3) Contextualised Services: This is something that can’t be explored until Graph Search improves significantly, but the potential treasure trove of data awaiting Facebook when it does can be mined for other purposes. Things like job hunting and dating would be the obvious ones, but what about travel, where potential destinations could be suggested to you based on your likes and previous destinations? This could work in the form of open graph apps which take in the data from search and make your results more relevant.
What It Means For Its Rivals
Will it threaten the likes of LinkedIn, Yelp, Foursquare and other social media speciality networks? The answer to that is at the moment, no. Unlike these sites, Facebook’s search data is very much dependent upon what you put into it and that is both its greatest strength and weakness. While you’re always going to like content and post photos, you don’t really have a reason to share what job you have, where you checked in and what your relationship status is.

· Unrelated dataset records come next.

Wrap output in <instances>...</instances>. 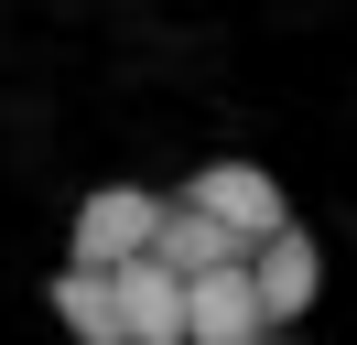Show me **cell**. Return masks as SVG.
Listing matches in <instances>:
<instances>
[{
	"label": "cell",
	"mask_w": 357,
	"mask_h": 345,
	"mask_svg": "<svg viewBox=\"0 0 357 345\" xmlns=\"http://www.w3.org/2000/svg\"><path fill=\"white\" fill-rule=\"evenodd\" d=\"M152 259H162V270H184V280H206V270H249V237L217 227L206 205H174V216H162V237H152Z\"/></svg>",
	"instance_id": "5"
},
{
	"label": "cell",
	"mask_w": 357,
	"mask_h": 345,
	"mask_svg": "<svg viewBox=\"0 0 357 345\" xmlns=\"http://www.w3.org/2000/svg\"><path fill=\"white\" fill-rule=\"evenodd\" d=\"M184 335L195 345H260L271 313H260V291H249V270H206L195 291H184Z\"/></svg>",
	"instance_id": "4"
},
{
	"label": "cell",
	"mask_w": 357,
	"mask_h": 345,
	"mask_svg": "<svg viewBox=\"0 0 357 345\" xmlns=\"http://www.w3.org/2000/svg\"><path fill=\"white\" fill-rule=\"evenodd\" d=\"M184 205H206V216H217V227H238L249 248H260V237H282V227H292V216H282V184H271L260 162H206V172H195V194H184Z\"/></svg>",
	"instance_id": "2"
},
{
	"label": "cell",
	"mask_w": 357,
	"mask_h": 345,
	"mask_svg": "<svg viewBox=\"0 0 357 345\" xmlns=\"http://www.w3.org/2000/svg\"><path fill=\"white\" fill-rule=\"evenodd\" d=\"M260 345H282V335H260Z\"/></svg>",
	"instance_id": "8"
},
{
	"label": "cell",
	"mask_w": 357,
	"mask_h": 345,
	"mask_svg": "<svg viewBox=\"0 0 357 345\" xmlns=\"http://www.w3.org/2000/svg\"><path fill=\"white\" fill-rule=\"evenodd\" d=\"M54 313H66L76 345H141L130 335V302H119V270H66L54 280Z\"/></svg>",
	"instance_id": "6"
},
{
	"label": "cell",
	"mask_w": 357,
	"mask_h": 345,
	"mask_svg": "<svg viewBox=\"0 0 357 345\" xmlns=\"http://www.w3.org/2000/svg\"><path fill=\"white\" fill-rule=\"evenodd\" d=\"M249 291H260V313H271V335H282V323L303 313L314 291H325V259H314V237H303V227H282V237H260V248H249Z\"/></svg>",
	"instance_id": "3"
},
{
	"label": "cell",
	"mask_w": 357,
	"mask_h": 345,
	"mask_svg": "<svg viewBox=\"0 0 357 345\" xmlns=\"http://www.w3.org/2000/svg\"><path fill=\"white\" fill-rule=\"evenodd\" d=\"M162 194H130V184H98L87 205H76V270H130V259H152L162 237Z\"/></svg>",
	"instance_id": "1"
},
{
	"label": "cell",
	"mask_w": 357,
	"mask_h": 345,
	"mask_svg": "<svg viewBox=\"0 0 357 345\" xmlns=\"http://www.w3.org/2000/svg\"><path fill=\"white\" fill-rule=\"evenodd\" d=\"M184 291H195L184 270H162V259H130V270H119L130 335H141V345H195V335H184Z\"/></svg>",
	"instance_id": "7"
}]
</instances>
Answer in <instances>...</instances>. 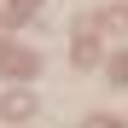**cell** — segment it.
Listing matches in <instances>:
<instances>
[{"instance_id": "1", "label": "cell", "mask_w": 128, "mask_h": 128, "mask_svg": "<svg viewBox=\"0 0 128 128\" xmlns=\"http://www.w3.org/2000/svg\"><path fill=\"white\" fill-rule=\"evenodd\" d=\"M0 70H18V76H29V70H35V58H29V52H0Z\"/></svg>"}]
</instances>
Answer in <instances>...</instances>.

At the moment, Facebook hasn’t given users a good enough reason to enter in this type of data and will spend the next few months trying to convince you to do this or more likely, find other ways to derive this information from you. A way it could get past this is to team up with some of these social networks and sites to derive more information from them. Since many people use Facebook to sign into other sites, the scope for cross-platform data is already there if they don’t already have an open graph app.
Instead, what Graph Search will provide are clues in improving the user experience through contextualised search results. It will be a while before Facebook can competently mine that data to show job opportunities, restaurant suggestions, dating, etc., but there’s nothing to say this mightn’t be possible in the future.
In Summary
Graph Search clearly has a long way to go before it begins to resemble the finished product, but like all things, it will take time. Google didn’t become the search juggernaut it is overnight, it took years of refinement and improvement to get to where it is today and even then, it’s still improving and tweaking the service to ensure the best possible search results. Facebook’s two main problems is extending its results beyond the ‘Like’ button and encouraging regular users to share more, but even without that, it still has a significant amount of data to work with before these problems become an issue.